++++ EXCERPTED PASSAGE
Salt Fork River Ranch January 2020

St. Joseph, Illinois is a little town that sits just 20 miles east of Champaign-Urbana, home to the University of Illinois. While St. Jo may be a little town, BIG bucks are growing just to the south. On the banks of the Salt Fork River sits a deer farm encircled by trees. This is Salt Fork River Ranch.

Salt Fork River Ranch was started in 2002 by one of the current experts in cervid health, Dr. Clifford Shipley. Dr. Shipley, or Doc to those that know him, is a Professor Emeritus at the University of Illinois’ College of Veterinary Medicine. He served as a faculty member at the University of Illinois for right around 20 years and is boarded in theriogenology, animal reproduction. It was a time of great growth in the cervid industry when Salt Fork was started. Doc was fascinated with deer since they are like no other group of species out there and he had previously worked with them in his veterinary role. He also started a herd for the same reason as anyone else, to make money.

Dr. Shipley keeps the ranch in the family with wife Vickie and son Clint taking ownership of the deer in many ways. They are all together when it comes time to breed deer, vaccinate, or do chores. The deer have brought about new challenges and successes as a family. The Shipleys aren’t the only family that has changed over time at the ranch, the family of cervid species has been changing. Raising whitetails has been the bread and butter for the Shipley family. Their current herd size is about 20-30 does, including Magda who is 3 legged. There are a few bucks remaining, but now they also have a herd of mule deer that has shown success. Their mule deer herd contains a few does and King the buck. There are even a couple hybrid animals.  Elk were also once established at Salt Fork, but those big, beautiful animals no longer call it home.
++++++++
++++ DATA SECTION
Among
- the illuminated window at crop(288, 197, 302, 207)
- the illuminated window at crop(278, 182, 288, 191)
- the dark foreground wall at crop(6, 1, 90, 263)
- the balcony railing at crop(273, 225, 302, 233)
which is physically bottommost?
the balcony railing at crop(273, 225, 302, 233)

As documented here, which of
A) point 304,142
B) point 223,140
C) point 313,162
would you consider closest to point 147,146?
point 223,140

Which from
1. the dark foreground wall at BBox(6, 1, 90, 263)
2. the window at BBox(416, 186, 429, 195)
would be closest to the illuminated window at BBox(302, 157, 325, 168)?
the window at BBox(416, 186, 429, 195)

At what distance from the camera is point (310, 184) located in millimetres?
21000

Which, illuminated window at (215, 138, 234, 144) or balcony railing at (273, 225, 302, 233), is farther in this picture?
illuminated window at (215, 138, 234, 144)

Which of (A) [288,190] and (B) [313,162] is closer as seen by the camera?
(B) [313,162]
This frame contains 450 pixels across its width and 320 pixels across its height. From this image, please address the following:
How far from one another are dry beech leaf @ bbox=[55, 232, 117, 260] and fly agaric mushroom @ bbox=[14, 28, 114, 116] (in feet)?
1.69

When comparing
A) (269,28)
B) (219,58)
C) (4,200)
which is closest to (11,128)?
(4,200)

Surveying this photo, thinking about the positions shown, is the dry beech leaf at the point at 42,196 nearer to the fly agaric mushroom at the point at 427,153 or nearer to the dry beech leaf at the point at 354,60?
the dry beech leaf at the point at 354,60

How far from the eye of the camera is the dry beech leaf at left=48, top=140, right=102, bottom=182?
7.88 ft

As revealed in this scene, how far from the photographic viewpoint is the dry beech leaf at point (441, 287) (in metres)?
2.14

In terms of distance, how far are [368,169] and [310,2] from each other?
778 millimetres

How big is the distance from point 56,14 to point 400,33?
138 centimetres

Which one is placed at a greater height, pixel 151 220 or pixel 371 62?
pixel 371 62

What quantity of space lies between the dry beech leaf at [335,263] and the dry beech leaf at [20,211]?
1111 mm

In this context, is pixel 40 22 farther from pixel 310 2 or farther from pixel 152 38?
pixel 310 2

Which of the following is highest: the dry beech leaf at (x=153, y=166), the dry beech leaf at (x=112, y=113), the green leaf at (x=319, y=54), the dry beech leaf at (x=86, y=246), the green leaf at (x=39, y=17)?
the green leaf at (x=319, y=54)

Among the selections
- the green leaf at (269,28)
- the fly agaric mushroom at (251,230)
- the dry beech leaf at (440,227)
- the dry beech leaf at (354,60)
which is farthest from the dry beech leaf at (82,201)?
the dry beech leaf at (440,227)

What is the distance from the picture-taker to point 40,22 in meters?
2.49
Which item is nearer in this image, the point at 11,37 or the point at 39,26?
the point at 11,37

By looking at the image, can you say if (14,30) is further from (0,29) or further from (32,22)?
++++++++
# [QUESTIONS TO ANSWER]
A) Translate this sentence from the Salt Fork River Ranch profile into Spanish: "Salt Fork River Ranch was started in 2002 by one of the current experts in cervid health, Dr. Clifford Shipley."
B) According to the Salt Fork River Ranch profile, what is the name of the three-legged doe in the whitetail herd?

# [RESULTS IN ORDER]
A) Salt Fork River Ranch fue fundado en 2002 por uno de los actuales expertos en salud de cérvidos, el Dr. Clifford Shipley.

B) Magda